If T is a struct, i don't see how a copy is not needed looking at the current state of move.
June 21, 2011
On 2011-06-21 12:13:32 -0400, so <so@so.so> said:

> On Tue, 21 Jun 2011 18:18:26 +0300, Michel Fortin  <michel.fortin@michelf.com> wrote:
> 
>> Actually, no copy is needed. Move takes the argument by ref so it can  obliterates it. Obliteration consists of replacing its bytes with those  in S.init. That way if you have a smart pointer, it gets returned  without having to update the reference count (since the source's content  has been destroyed).
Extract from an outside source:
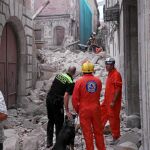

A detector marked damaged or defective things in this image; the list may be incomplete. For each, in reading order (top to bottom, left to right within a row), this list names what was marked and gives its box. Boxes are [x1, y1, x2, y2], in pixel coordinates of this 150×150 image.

damaged structure [104, 0, 150, 149]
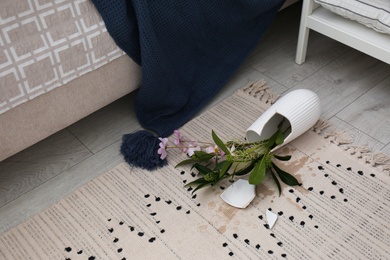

It was effectively be moved, not copied.
> 
> T move(ref T a) {
>    T b;
>    move(a, b);
>    return b;
> }
> 
> T a;
> whatever = move(a);
> 
> If T is a struct, i don't see how a copy is not needed looking at the  current state of move.

Actually, that depends on how you look at this.

The essence of a move operation is that you just copy the bits and then obliterate the old ones. So yes, there's indeed a copy to do, but there's no need to call a copy constructor or a destructor because no new instance has been created, it has just been moved. If you don't call the copy constructor (postblit) then it's a move operation, not a copy operation, even though there's still a bitwise copy inside the move operation.

In the return statement above, 'b' gets copied to 'whatever', then disappears along with the stack frame belonging to the function. So it becomes a move operation. (And it's even more direct than that with the named-value optimization.)

-- 
Michel Fortin
michel.fortin@michelf.com
http://michelf.com/